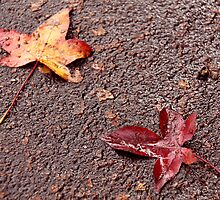 Leaves on bitumen by digipix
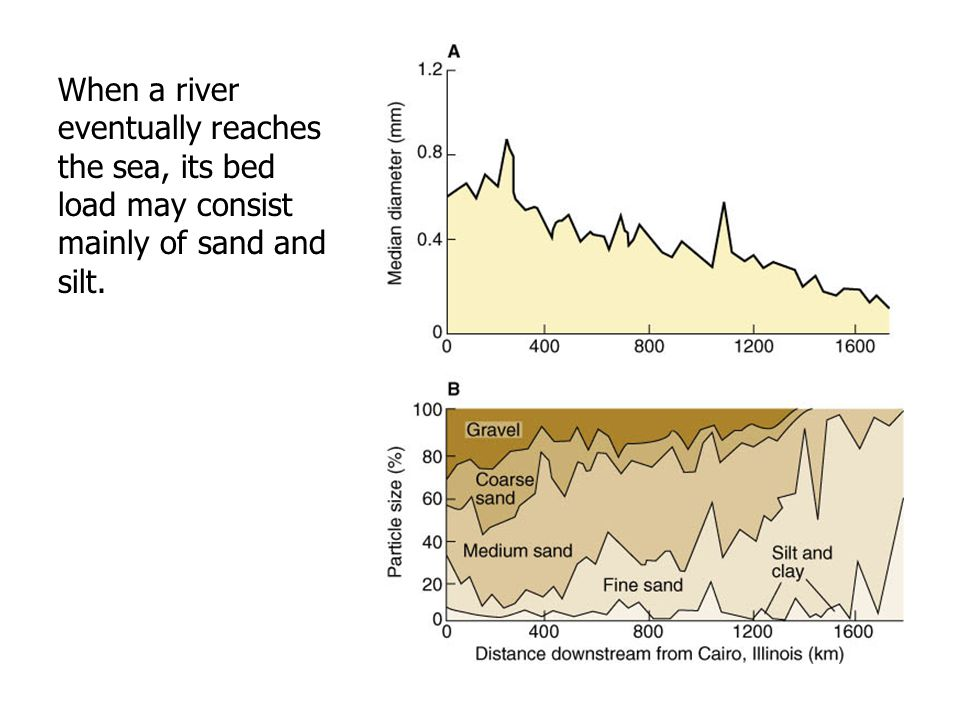 When a river eventually reaches the sea, its bed load may consist mainly of sand and silt.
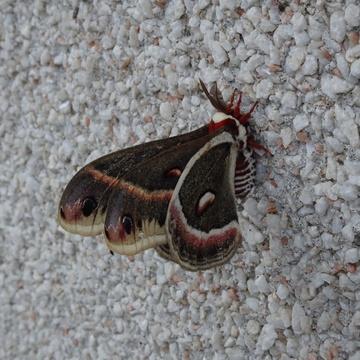 Cecropia Silk Moth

* Instructions for the task:
Could every line above be set down exactly, with the pictures omitted?

* Written reply:
 Leaves on bitumen by digipix
 When a river eventually reaches the sea, its bed load may consist mainly of sand and silt.
 Cecropia Silk Moth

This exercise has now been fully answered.